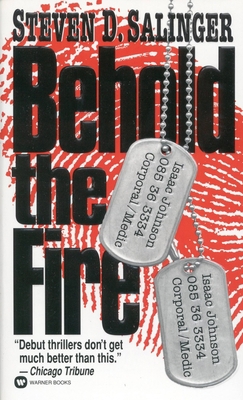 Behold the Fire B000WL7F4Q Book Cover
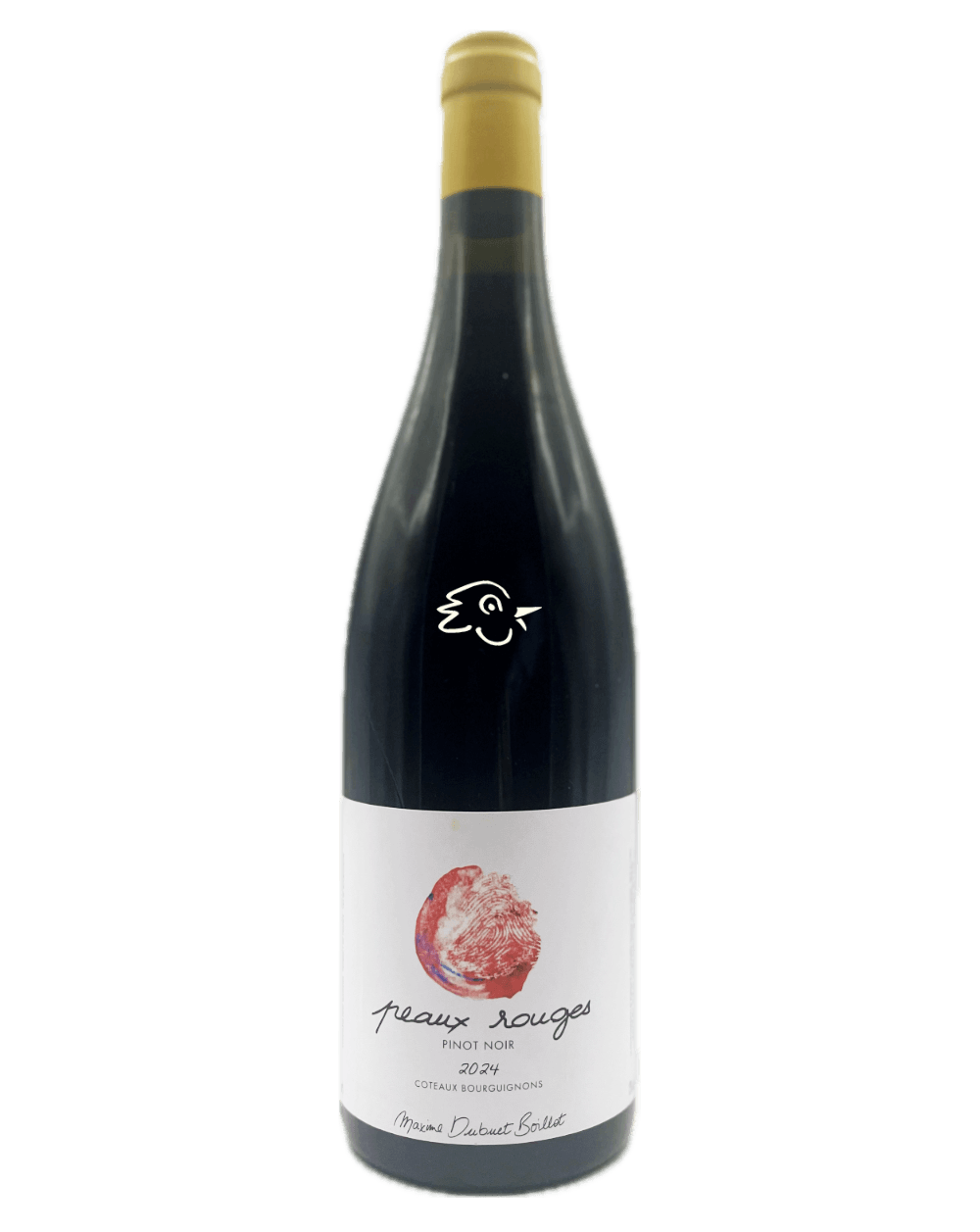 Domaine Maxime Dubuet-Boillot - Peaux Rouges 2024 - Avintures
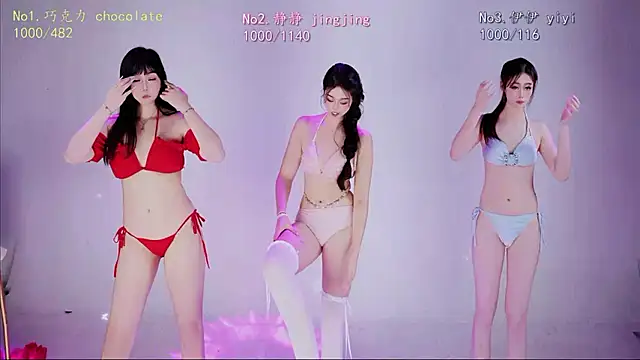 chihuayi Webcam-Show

---

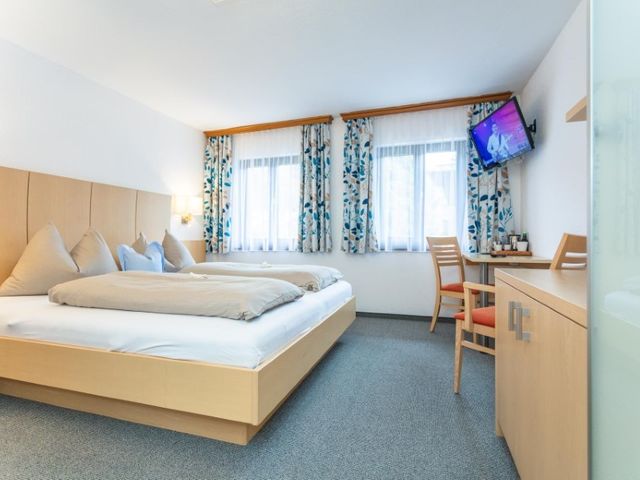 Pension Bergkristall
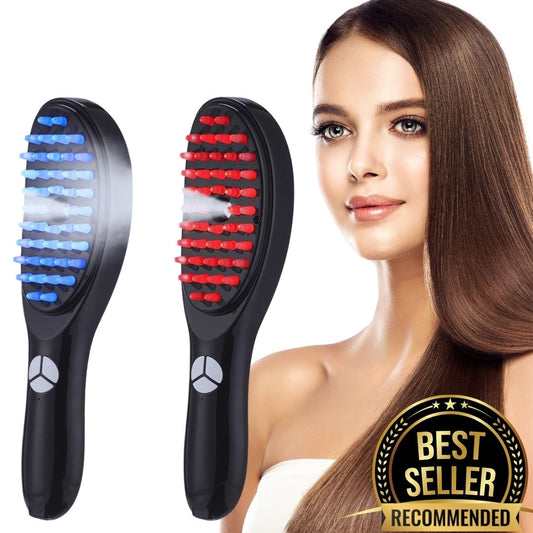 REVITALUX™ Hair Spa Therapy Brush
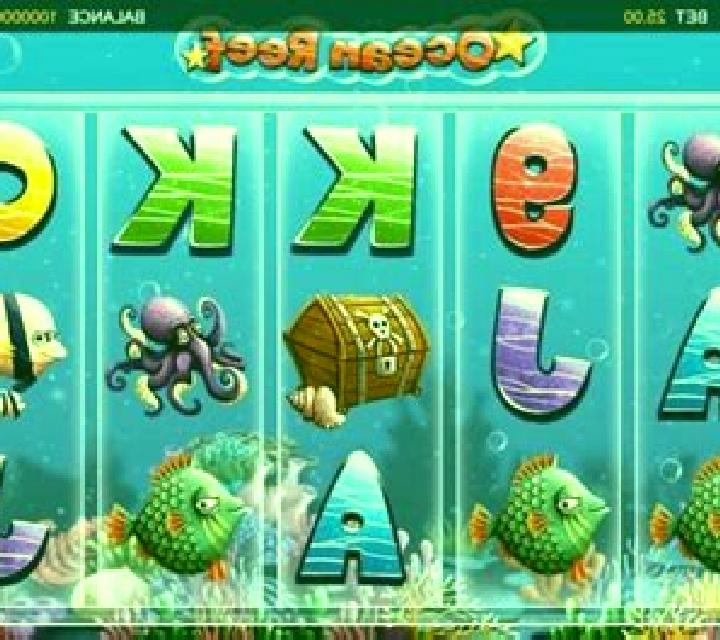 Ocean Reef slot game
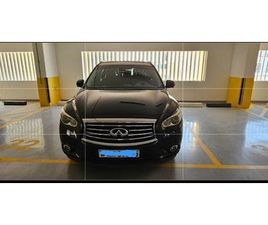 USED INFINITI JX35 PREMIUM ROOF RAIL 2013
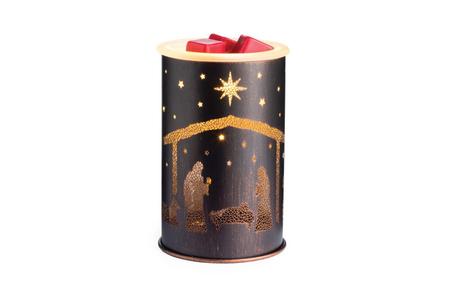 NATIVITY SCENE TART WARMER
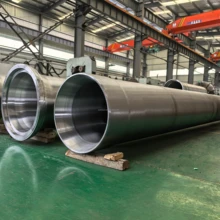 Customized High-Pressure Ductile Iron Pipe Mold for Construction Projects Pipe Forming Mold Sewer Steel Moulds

- **PROBLEM DETAILS**: Given the listing above, repeat exactly the lines starting at the one with "Ocean Reef slot game" and ending at the one with "Customized High-Pressure Ductile", inclusive, excluding pictures.

- **RESPONSE AREA**:
 Ocean Reef slot game
 USED INFINITI JX35 PREMIUM ROOF RAIL 2013
 NATIVITY SCENE TART WARMER
 Customized High-Pressure Ductile Iron Pipe Mold for Construction Projects Pipe Forming Mold Sewer Steel Moulds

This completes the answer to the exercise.